Last Wednesday we left Bogotá with heavy hearts, because we were leaving a most wonderful family that has practically adopted us. Grant and Kathleen hosted us, off and on, for two weeks over the last month. They taught us an immeasurable amount about Colombia, their family, and their beliefs. We ate an exotic array of excellent vegetarian food. Over dinner, we received an enlightened education on any topic that piqued our interest. Together, we played in the parks, shopped for food, and hiked through the nearby hills. It was perfect.
At the same time, Kristin and I were afforded the luxury of having a home for over a week. While Kristin programmed, I did our taxes, edited photos, wrote emails, blogged and did research for our future travels. We both read a lot and ran a few times, but mostly we just worked. It was a much needed break after six months of traveling. As we told them, our trip wouldn't be possible without the help of wonderful people like them.

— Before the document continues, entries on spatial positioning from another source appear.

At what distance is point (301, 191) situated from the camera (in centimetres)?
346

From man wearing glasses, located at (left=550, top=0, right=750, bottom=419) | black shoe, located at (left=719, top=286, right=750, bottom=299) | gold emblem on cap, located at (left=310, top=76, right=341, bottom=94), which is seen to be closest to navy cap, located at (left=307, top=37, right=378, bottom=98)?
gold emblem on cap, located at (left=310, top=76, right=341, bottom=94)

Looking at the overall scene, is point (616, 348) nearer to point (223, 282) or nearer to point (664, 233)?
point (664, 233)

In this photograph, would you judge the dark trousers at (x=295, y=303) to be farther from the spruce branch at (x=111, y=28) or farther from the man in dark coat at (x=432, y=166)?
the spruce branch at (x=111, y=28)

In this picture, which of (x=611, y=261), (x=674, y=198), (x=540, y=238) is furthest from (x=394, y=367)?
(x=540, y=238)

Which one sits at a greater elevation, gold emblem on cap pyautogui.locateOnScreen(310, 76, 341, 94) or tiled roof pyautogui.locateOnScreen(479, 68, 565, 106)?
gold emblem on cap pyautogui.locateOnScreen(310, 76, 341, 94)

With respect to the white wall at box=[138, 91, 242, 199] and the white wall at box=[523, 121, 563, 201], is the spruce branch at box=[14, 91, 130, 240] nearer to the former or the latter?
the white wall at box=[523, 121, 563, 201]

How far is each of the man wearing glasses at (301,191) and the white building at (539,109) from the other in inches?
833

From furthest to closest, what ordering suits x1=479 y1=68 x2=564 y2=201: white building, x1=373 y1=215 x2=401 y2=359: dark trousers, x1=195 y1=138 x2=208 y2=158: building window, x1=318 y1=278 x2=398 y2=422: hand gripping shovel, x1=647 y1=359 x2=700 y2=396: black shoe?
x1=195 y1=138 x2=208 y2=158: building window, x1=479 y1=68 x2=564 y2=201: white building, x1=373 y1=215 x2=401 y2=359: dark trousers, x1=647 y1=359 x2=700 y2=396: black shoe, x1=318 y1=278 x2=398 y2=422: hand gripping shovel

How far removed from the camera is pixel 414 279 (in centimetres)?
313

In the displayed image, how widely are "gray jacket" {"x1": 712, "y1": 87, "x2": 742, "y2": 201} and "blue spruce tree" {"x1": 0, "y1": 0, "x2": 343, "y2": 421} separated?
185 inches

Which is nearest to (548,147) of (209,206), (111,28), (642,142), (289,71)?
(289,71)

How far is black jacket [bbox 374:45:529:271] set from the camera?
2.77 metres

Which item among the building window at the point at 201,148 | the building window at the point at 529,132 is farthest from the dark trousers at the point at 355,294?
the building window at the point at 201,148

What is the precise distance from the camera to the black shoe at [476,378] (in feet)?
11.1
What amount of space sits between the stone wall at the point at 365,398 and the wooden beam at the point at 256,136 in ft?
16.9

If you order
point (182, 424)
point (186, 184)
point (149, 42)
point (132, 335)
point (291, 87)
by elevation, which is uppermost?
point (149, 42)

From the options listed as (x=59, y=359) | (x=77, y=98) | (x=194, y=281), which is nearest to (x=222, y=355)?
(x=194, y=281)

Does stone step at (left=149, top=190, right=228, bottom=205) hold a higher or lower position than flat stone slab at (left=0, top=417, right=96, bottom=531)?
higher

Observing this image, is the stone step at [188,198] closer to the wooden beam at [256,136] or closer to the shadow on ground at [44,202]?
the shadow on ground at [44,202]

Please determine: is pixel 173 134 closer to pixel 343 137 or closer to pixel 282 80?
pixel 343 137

We thoroughly enjoyed the time with their family and deeply admire the work that they do as missionaries. They have literally dedicated the last 12 years to helping Colombians improve their own lives. At the Peniel Farm, Grant works with 24 boys who had a precarious future. In addition to giving them a safe and loving home where they can eat well, sleep comfortably, and have help with their homework, Grant also trains them in technical skills in the farm's workshop.
When Janie was here, the three of us spent a day touring the farm, meeting the boys and the on-site adults, playing soccer, and fixing a few bikes. We can attest to the excellent work that Grant and his team are accomplishing in giving these boys help for a more hopeful future.
If you would like to learn more about the work that Grant is doing on the farm, please see his brand new blog: Peniel Workshop
Taking a break at the Farm after an exhausting game of soccer.
Saying "Goodbye" for the first time, as we left for the Caribbean Coast
Many of the boys spend Easter Week with their family, but William and Einer didn't have anywhere to go. Naturally, Grant and Kathleen brought these two home for the week. We went up to the mountains for a day of hiking and gawking at the rock climbers.
Enjoying some veggie and non-veggie empanadas at a local restaurant run by the first Colombian to summit Everest without supplemental oxygen.
Sometimes balancing on the rail is easier when someone is holding your hand.
The view from the stairwell of our "perch" - the loft that we called home for two weeks.